_WORK TO BE COMPLETED_
Rewrite the records so that each occurrence of "damaged or defective" becomes "worn or faulty", leaving every other word as it is.

[Bounding-box records]
>>>>>
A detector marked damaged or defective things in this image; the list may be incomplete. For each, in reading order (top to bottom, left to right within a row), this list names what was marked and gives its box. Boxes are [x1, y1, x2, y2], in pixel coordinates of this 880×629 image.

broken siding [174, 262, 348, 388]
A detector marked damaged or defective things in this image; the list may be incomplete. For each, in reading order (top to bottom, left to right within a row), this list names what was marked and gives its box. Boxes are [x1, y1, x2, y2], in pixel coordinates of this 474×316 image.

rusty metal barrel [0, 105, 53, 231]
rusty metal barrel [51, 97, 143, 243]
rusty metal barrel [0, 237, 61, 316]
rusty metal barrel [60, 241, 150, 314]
<<<<<
_TASK RESULT_
A detector marked worn or faulty things in this image; the list may be incomplete. For each, in reading order (top to bottom, left to right within a row), this list names what was marked and gives its box. Boxes are [x1, y1, x2, y2], in pixel coordinates of this 880×629 image.

broken siding [174, 262, 348, 388]
A detector marked worn or faulty things in this image; the list may be incomplete. For each, in reading order (top to bottom, left to right within a row), this list names what was marked and gives its box. Boxes are [x1, y1, x2, y2], in pixel coordinates of this 474×316 image.

rusty metal barrel [0, 105, 53, 231]
rusty metal barrel [51, 97, 143, 243]
rusty metal barrel [0, 237, 61, 316]
rusty metal barrel [60, 241, 150, 314]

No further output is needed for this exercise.